Exercise requirements –
Print, exactly and completely, every entry in the data.

Records for this exercise –
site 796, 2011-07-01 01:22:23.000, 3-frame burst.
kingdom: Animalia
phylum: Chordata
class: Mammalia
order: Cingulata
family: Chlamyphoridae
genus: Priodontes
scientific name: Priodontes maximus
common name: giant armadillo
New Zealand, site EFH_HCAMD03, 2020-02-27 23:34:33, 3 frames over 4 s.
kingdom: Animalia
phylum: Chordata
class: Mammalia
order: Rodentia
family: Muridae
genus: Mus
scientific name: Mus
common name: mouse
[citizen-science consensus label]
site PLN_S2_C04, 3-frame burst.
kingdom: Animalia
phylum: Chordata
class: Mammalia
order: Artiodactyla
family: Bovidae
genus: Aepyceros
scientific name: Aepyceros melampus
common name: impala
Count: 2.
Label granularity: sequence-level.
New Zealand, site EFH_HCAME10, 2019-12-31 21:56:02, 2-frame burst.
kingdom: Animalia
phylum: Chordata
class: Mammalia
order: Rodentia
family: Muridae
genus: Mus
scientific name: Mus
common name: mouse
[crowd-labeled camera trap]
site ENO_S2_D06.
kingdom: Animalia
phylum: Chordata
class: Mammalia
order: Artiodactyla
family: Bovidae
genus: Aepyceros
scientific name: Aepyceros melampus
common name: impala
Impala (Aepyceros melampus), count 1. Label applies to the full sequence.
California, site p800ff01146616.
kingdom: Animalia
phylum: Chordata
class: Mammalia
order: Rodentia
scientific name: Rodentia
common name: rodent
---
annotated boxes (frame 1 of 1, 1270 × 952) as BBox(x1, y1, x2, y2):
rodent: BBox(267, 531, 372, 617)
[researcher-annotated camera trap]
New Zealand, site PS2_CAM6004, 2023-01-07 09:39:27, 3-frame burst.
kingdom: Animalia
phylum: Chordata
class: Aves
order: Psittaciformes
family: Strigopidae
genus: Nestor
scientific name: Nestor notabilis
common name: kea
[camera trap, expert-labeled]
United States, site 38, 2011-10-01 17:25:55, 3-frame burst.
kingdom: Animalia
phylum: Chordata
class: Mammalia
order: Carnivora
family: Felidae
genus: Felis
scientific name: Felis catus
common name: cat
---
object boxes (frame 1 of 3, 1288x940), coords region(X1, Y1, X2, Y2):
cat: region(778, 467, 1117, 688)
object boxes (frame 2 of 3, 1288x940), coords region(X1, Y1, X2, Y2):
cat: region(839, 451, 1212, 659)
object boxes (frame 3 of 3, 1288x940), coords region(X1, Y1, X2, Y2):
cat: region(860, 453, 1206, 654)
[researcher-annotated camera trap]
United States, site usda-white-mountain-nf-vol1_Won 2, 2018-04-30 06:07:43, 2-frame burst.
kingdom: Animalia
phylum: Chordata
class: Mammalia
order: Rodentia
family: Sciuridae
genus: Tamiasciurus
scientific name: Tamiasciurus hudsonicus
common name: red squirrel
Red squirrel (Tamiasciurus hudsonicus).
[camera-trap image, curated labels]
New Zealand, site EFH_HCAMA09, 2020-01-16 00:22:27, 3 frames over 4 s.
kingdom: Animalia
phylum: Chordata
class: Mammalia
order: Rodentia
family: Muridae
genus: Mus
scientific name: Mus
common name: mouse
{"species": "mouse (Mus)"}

Written reply –
site 796, 2011-07-01 01:22:23.000, 3-frame burst.
kingdom: Animalia
phylum: Chordata
class: Mammalia
order: Cingulata
family: Chlamyphoridae
genus: Priodontes
scientific name: Priodontes maximus
common name: giant armadillo
New Zealand, site EFH_HCAMD03, 2020-02-27 23:34:33, 3 frames over 4 s.
kingdom: Animalia
phylum: Chordata
class: Mammalia
order: Rodentia
family: Muridae
genus: Mus
scientific name: Mus
common name: mouse
[citizen-science consensus label]
site PLN_S2_C04, 3-frame burst.
kingdom: Animalia
phylum: Chordata
class: Mammalia
order: Artiodactyla
family: Bovidae
genus: Aepyceros
scientific name: Aepyceros melampus
common name: impala
Count: 2.
Label granularity: sequence-level.
New Zealand, site EFH_HCAME10, 2019-12-31 21:56:02, 2-frame burst.
kingdom: Animalia
phylum: Chordata
class: Mammalia
order: Rodentia
family: Muridae
genus: Mus
scientific name: Mus
common name: mouse
[crowd-labeled camera trap]
site ENO_S2_D06.
kingdom: Animalia
phylum: Chordata
class: Mammalia
order: Artiodactyla
family: Bovidae
genus: Aepyceros
scientific name: Aepyceros melampus
common name: impala
Impala (Aepyceros melampus), count 1. Label applies to the full sequence.
California, site p800ff01146616.
kingdom: Animalia
phylum: Chordata
class: Mammalia
order: Rodentia
scientific name: Rodentia
common name: rodent
---
annotated boxes (frame 1 of 1, 1270 × 952) as BBox(x1, y1, x2, y2):
rodent: BBox(267, 531, 372, 617)
[researcher-annotated camera trap]
New Zealand, site PS2_CAM6004, 2023-01-07 09:39:27, 3-frame burst.
kingdom: Animalia
phylum: Chordata
class: Aves
order: Psittaciformes
family: Strigopidae
genus: Nestor
scientific name: Nestor notabilis
common name: kea
[camera trap, expert-labeled]
United States, site 38, 2011-10-01 17:25:55, 3-frame burst.
kingdom: Animalia
phylum: Chordata
class: Mammalia
order: Carnivora
family: Felidae
genus: Felis
scientific name: Felis catus
common name: cat
---
object boxes (frame 1 of 3, 1288x940), coords region(X1, Y1, X2, Y2):
cat: region(778, 467, 1117, 688)
object boxes (frame 2 of 3, 1288x940), coords region(X1, Y1, X2, Y2):
cat: region(839, 451, 1212, 659)
object boxes (frame 3 of 3, 1288x940), coords region(X1, Y1, X2, Y2):
cat: region(860, 453, 1206, 654)
[researcher-annotated camera trap]
United States, site usda-white-mountain-nf-vol1_Won 2, 2018-04-30 06:07:43, 2-frame burst.
kingdom: Animalia
phylum: Chordata
class: Mammalia
order: Rodentia
family: Sciuridae
genus: Tamiasciurus
scientific name: Tamiasciurus hudsonicus
common name: red squirrel
Red squirrel (Tamiasciurus hudsonicus).
[camera-trap image, curated labels]
New Zealand, site EFH_HCAMA09, 2020-01-16 00:22:27, 3 frames over 4 s.
kingdom: Animalia
phylum: Chordata
class: Mammalia
order: Rodentia
family: Muridae
genus: Mus
scientific name: Mus
common name: mouse
{"species": "mouse (Mus)"}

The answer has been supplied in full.